What's the best way to do geocoding in Foundry?

Hey,
I’d like to convert text addresses into coordinates from within the pipeline, either via transforms or pipeline builder.

I’m thinking of treating it as an External Transform in Transforms or via an UDF in Pipeline Builder, that would make the external call.

I was wondering if there’s a smarter way to do it, given there are mentions of Mapbox integrations for geospatial workflows in the doc, but I couldn’t find anything for geocoding.

Thanks !

Julien

9 Likes

We would also love to see this as a first-class platform feature. Very common workflow.

5 Likes

AFAIK, there is currently no way of doing this in a first class way!

We did it a few times by now and here are some recommendations I have from my experience doing this with regular Transforms:

Use an incremental pipeline that caches geocoding results: In an incremental pipeline you can read the previous output and add new geocoding results to the output.
This way you won’t need to constantly geocode the same adresses multiple times if they reappear.

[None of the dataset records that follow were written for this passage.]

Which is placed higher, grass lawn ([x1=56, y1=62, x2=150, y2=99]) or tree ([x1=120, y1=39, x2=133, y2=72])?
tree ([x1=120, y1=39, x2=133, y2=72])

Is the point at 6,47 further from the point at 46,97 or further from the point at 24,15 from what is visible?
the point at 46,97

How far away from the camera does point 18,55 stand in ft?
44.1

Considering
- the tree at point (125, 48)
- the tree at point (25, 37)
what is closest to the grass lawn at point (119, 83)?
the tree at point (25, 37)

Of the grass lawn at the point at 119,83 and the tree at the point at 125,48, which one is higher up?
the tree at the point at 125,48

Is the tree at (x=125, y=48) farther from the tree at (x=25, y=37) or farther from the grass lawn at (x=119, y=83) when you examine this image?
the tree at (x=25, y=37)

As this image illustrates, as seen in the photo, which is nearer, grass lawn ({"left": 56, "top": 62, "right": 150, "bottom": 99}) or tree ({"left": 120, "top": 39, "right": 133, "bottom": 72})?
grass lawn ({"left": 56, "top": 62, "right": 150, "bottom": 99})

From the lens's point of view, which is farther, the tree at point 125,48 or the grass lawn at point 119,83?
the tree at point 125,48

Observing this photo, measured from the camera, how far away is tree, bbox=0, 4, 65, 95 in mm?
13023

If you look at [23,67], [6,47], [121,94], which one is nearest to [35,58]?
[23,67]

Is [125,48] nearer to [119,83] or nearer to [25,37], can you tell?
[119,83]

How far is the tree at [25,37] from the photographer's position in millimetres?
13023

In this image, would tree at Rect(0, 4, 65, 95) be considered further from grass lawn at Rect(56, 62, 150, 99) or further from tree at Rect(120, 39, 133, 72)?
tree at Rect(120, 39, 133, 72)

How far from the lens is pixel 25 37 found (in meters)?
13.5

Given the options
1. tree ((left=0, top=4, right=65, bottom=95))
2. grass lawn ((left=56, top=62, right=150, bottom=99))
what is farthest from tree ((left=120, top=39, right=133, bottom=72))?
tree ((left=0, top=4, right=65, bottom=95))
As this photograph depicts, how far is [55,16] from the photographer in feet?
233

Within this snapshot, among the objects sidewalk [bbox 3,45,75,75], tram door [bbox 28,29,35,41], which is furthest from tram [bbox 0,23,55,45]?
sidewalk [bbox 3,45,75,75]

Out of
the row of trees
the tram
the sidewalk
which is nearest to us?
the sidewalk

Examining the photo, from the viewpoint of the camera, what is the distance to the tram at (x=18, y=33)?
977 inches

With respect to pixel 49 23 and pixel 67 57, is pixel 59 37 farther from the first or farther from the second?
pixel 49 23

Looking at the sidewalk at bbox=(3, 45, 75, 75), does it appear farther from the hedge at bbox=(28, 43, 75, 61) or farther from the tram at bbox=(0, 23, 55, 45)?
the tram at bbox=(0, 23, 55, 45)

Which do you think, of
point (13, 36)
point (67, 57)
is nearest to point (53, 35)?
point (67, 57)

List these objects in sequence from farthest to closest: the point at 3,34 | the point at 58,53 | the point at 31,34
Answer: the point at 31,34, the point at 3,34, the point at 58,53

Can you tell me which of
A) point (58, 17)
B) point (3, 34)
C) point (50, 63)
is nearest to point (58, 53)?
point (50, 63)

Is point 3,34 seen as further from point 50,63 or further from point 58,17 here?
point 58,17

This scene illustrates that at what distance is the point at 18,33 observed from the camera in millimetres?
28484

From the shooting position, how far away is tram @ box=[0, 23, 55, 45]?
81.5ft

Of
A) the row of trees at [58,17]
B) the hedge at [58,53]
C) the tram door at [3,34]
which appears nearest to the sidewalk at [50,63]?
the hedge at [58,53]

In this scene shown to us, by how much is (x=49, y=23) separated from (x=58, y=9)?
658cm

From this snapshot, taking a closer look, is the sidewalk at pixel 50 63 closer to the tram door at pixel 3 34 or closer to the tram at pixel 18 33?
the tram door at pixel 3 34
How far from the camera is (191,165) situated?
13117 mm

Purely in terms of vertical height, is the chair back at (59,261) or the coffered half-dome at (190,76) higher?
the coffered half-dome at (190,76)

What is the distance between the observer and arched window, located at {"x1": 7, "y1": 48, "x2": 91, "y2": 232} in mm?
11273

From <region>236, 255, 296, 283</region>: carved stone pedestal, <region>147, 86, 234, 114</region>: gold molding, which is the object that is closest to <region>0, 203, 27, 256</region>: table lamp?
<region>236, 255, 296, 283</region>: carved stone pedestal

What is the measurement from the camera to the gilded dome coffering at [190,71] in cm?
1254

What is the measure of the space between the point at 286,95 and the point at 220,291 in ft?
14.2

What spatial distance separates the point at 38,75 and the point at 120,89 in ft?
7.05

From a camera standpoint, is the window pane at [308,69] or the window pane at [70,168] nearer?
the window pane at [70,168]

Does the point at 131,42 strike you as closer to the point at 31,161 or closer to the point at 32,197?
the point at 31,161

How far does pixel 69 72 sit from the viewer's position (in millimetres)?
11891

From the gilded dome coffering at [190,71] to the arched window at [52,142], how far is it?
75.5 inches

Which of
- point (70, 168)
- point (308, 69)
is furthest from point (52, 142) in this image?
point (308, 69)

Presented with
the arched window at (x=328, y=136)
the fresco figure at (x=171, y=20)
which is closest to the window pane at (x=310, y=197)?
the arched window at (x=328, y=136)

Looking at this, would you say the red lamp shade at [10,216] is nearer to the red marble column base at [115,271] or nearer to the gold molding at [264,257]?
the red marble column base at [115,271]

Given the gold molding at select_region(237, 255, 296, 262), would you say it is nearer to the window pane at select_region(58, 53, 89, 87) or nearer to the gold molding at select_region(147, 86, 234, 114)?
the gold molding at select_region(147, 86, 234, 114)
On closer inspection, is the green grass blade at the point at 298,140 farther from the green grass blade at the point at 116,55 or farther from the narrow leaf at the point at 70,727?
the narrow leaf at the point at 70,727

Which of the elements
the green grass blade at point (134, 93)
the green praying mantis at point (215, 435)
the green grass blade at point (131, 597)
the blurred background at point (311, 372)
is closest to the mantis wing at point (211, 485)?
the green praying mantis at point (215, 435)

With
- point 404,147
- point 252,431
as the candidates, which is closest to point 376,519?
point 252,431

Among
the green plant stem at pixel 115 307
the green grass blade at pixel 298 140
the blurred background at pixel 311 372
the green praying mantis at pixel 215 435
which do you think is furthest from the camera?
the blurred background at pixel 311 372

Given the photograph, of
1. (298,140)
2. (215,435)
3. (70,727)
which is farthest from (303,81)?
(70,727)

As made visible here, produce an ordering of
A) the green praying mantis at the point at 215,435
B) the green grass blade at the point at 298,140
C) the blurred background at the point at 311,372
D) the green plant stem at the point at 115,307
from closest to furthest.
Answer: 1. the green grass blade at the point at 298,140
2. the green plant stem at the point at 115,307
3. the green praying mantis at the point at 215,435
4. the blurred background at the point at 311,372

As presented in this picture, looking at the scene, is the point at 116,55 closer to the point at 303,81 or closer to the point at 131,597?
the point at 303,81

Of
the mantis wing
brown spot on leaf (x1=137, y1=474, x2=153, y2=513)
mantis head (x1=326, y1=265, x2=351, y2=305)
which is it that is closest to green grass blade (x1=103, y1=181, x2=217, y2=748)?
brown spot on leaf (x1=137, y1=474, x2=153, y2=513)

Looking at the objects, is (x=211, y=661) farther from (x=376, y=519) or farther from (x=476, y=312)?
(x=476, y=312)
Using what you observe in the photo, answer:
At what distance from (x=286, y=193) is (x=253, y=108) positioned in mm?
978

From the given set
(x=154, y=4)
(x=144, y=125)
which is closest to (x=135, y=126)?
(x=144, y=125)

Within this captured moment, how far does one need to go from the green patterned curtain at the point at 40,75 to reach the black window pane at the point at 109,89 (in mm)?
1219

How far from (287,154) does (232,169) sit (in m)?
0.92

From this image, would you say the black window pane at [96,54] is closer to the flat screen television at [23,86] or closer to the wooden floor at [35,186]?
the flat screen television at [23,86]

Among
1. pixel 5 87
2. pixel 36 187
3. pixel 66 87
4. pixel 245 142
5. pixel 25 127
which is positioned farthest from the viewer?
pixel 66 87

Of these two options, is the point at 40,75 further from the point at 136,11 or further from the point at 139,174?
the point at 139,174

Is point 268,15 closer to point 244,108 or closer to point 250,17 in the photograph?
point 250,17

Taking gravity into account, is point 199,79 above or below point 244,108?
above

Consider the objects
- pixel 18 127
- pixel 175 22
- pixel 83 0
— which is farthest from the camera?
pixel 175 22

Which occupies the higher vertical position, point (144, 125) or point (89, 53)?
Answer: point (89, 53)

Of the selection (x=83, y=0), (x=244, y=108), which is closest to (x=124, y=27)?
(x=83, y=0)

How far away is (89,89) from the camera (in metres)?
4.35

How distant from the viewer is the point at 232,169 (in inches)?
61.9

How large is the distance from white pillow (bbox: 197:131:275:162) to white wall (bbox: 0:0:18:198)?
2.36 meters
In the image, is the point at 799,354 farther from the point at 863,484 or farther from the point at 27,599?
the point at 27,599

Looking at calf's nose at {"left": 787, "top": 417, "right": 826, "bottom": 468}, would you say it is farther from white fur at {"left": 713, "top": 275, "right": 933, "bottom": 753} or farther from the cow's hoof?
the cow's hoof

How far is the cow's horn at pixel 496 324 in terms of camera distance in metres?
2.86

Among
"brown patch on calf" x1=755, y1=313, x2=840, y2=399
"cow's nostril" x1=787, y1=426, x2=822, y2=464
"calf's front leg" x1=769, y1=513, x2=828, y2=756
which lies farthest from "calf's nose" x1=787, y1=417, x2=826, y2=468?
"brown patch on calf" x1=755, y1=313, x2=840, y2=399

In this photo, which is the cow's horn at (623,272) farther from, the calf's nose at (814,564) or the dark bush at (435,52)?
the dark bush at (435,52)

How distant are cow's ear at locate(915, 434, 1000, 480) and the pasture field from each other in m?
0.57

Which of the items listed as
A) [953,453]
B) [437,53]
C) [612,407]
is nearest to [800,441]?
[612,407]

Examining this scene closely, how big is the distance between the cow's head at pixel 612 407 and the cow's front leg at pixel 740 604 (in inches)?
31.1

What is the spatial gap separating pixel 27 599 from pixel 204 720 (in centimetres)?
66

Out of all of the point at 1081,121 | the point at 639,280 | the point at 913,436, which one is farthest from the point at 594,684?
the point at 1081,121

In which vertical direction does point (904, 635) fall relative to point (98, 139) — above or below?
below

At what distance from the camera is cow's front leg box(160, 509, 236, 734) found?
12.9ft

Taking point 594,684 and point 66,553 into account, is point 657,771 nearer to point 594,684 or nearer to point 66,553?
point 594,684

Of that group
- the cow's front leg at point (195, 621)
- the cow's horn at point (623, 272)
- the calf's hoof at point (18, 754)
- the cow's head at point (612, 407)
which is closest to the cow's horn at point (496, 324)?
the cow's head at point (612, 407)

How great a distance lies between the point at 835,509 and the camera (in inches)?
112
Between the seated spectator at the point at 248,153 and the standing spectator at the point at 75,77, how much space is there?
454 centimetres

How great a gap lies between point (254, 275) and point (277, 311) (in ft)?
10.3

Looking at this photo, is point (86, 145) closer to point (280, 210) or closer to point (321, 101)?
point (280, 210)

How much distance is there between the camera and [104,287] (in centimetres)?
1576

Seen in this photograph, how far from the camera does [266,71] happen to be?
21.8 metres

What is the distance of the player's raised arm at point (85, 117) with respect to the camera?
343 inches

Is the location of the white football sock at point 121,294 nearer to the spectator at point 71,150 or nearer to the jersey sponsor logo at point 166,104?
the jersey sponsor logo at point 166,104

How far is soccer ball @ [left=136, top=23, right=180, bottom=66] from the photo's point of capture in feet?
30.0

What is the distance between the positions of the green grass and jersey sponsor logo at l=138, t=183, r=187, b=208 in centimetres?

Don’t use UDF’s: From my experience UDF’s create a ton of overhead and take up multiple workers. It’s much easer to just take a limited amount of Rows from dataframes and iterate through them with regular python code.
If you need parallelisation you can use Threads instead.
If you need to geocode more rows at once you can just run the pipeline more frequently and it will fill up you cache over time.

If anyone is interested I can search through some previous code and share some snippets!

4 Likes

Very interested in seeing some past examples! I am working through this problem now. Echo the sentiment that this would be a first-class platform feature

1 Like

I know this is not immediately helpful, and we (pipeline builder) have heard this is an important workflow. We are building out a first class solution coming soon (~months)!

2 Likes

Awesome, thank you for the feedback!